**JOB 1:** In the article about Cleaveland Jones, which language did Jones have to get over a hump to sing in?

**PAGE TEXT:**
______

Another Reason to Love Cleave-age

Enigmatic rock musician Cleaveland Jones is one of the more interesting figures on the local scene and likes to think of himself as hard to pin down, stylewise. Take a listen to the music on his website, and you'll probably agree. His sound coasts from Latin jam sessions to guitar-driven rock to the syncopated samba rhythm underlying songs such as “Stumble.” “It’s a love affair [with Brazilian music] that I have been cultivating for a long time,” Jones says. “I had to get over a hump to sing in Portuguese, and it was nice to bring it out in the open.”

______

**MATERIALS PROVIDED:**

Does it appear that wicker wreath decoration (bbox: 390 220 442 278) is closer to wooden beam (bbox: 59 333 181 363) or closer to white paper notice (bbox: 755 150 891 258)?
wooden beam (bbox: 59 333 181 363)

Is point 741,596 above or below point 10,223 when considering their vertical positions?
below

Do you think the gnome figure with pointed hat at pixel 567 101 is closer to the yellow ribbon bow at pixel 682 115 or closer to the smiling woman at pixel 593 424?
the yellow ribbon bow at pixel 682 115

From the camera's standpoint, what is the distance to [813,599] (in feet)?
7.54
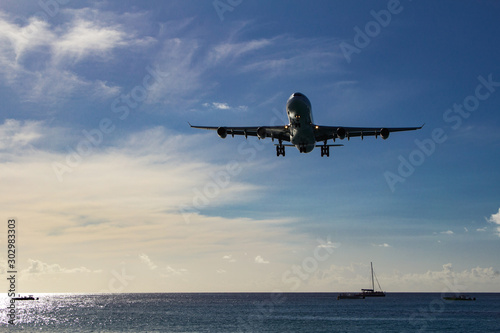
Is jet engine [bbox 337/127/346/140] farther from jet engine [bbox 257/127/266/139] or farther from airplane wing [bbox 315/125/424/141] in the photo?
jet engine [bbox 257/127/266/139]

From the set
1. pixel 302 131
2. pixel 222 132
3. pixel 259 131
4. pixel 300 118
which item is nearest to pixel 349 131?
pixel 302 131

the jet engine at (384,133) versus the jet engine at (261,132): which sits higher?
the jet engine at (261,132)

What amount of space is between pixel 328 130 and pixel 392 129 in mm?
8071

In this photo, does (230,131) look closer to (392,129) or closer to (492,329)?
(392,129)

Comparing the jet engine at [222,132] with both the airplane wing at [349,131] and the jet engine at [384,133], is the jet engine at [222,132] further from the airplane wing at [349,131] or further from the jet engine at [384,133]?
the jet engine at [384,133]

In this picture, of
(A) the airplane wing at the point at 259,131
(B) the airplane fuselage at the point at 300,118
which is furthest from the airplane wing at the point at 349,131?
(B) the airplane fuselage at the point at 300,118

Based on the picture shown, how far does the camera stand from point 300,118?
2051 inches

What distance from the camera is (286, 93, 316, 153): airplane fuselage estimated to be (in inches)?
2036

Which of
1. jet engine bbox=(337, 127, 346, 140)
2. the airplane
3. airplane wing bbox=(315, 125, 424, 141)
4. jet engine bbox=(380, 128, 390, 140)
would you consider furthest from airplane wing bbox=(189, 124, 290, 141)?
jet engine bbox=(380, 128, 390, 140)

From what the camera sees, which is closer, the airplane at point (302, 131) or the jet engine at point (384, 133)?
the airplane at point (302, 131)

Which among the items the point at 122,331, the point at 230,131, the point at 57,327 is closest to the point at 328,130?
the point at 230,131

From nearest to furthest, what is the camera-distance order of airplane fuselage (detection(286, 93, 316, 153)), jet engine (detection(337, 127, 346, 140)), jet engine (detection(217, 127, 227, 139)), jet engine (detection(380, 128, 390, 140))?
airplane fuselage (detection(286, 93, 316, 153)), jet engine (detection(380, 128, 390, 140)), jet engine (detection(337, 127, 346, 140)), jet engine (detection(217, 127, 227, 139))

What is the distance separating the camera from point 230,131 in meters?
62.0

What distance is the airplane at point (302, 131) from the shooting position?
52.2 meters
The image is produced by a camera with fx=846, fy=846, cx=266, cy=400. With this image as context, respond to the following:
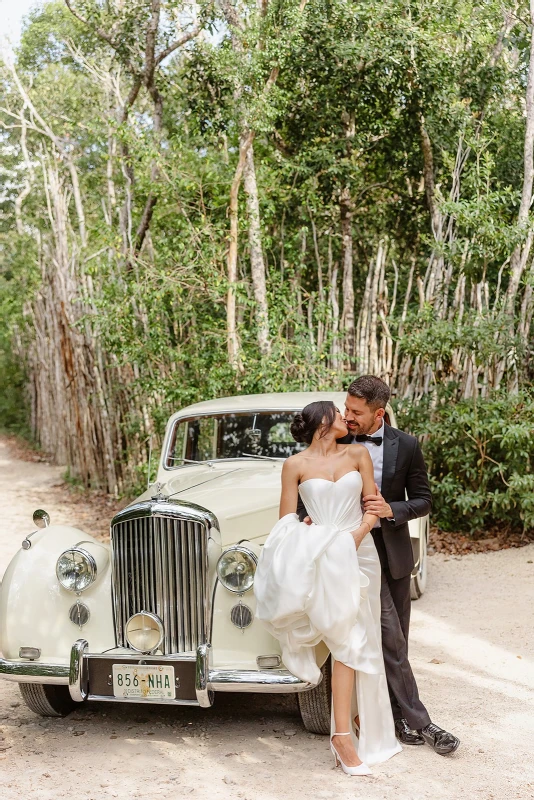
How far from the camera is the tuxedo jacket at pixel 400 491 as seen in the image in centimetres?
377

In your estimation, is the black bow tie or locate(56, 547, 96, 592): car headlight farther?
locate(56, 547, 96, 592): car headlight

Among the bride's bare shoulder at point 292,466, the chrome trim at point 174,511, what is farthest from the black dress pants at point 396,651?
the chrome trim at point 174,511

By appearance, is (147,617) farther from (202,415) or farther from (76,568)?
(202,415)

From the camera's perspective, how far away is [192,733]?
4094 mm

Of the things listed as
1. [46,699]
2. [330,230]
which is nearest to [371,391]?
[46,699]

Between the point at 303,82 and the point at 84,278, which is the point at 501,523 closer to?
the point at 303,82

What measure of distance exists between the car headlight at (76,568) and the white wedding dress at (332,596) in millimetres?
923

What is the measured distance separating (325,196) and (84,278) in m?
3.57

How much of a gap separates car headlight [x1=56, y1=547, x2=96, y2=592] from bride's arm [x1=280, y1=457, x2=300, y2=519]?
3.41ft

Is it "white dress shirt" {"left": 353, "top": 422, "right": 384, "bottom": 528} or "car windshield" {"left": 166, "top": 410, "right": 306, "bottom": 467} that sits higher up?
"white dress shirt" {"left": 353, "top": 422, "right": 384, "bottom": 528}

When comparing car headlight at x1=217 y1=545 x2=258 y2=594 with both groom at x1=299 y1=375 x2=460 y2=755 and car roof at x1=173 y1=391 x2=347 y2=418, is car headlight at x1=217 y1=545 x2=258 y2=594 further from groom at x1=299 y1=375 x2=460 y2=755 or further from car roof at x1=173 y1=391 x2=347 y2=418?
car roof at x1=173 y1=391 x2=347 y2=418

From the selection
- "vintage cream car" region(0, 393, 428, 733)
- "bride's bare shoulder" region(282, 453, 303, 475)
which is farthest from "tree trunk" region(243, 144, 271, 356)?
"bride's bare shoulder" region(282, 453, 303, 475)

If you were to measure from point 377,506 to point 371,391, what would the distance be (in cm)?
50

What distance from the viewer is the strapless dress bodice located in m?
3.56
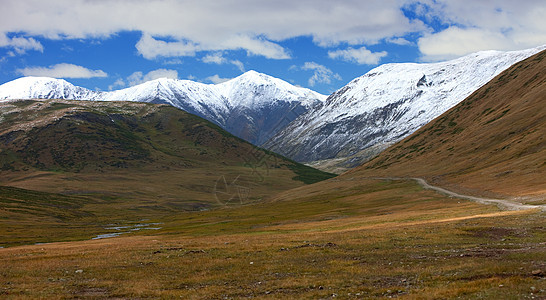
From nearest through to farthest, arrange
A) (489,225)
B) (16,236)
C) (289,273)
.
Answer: (289,273), (489,225), (16,236)

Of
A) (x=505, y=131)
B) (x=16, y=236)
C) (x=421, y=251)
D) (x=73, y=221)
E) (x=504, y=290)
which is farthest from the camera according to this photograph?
(x=505, y=131)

______

**JOB 2:** Please render the rows from the line holding "From nearest through to farthest, arrange" through the final line of the rows, inclusive, as a JSON list of strings with one string per line, leaving out blank lines.

**TASK RESPONSE 1:** Portuguese

**TASK RESPONSE 2:**
[
  "From nearest through to farthest, arrange",
  "A) (489,225)",
  "B) (16,236)",
  "C) (289,273)",
  ".",
  "Answer: (289,273), (489,225), (16,236)",
  "Of",
  "A) (x=505, y=131)",
  "B) (x=16, y=236)",
  "C) (x=421, y=251)",
  "D) (x=73, y=221)",
  "E) (x=504, y=290)",
  "which is farthest from the camera according to this photograph?",
  "(x=505, y=131)"
]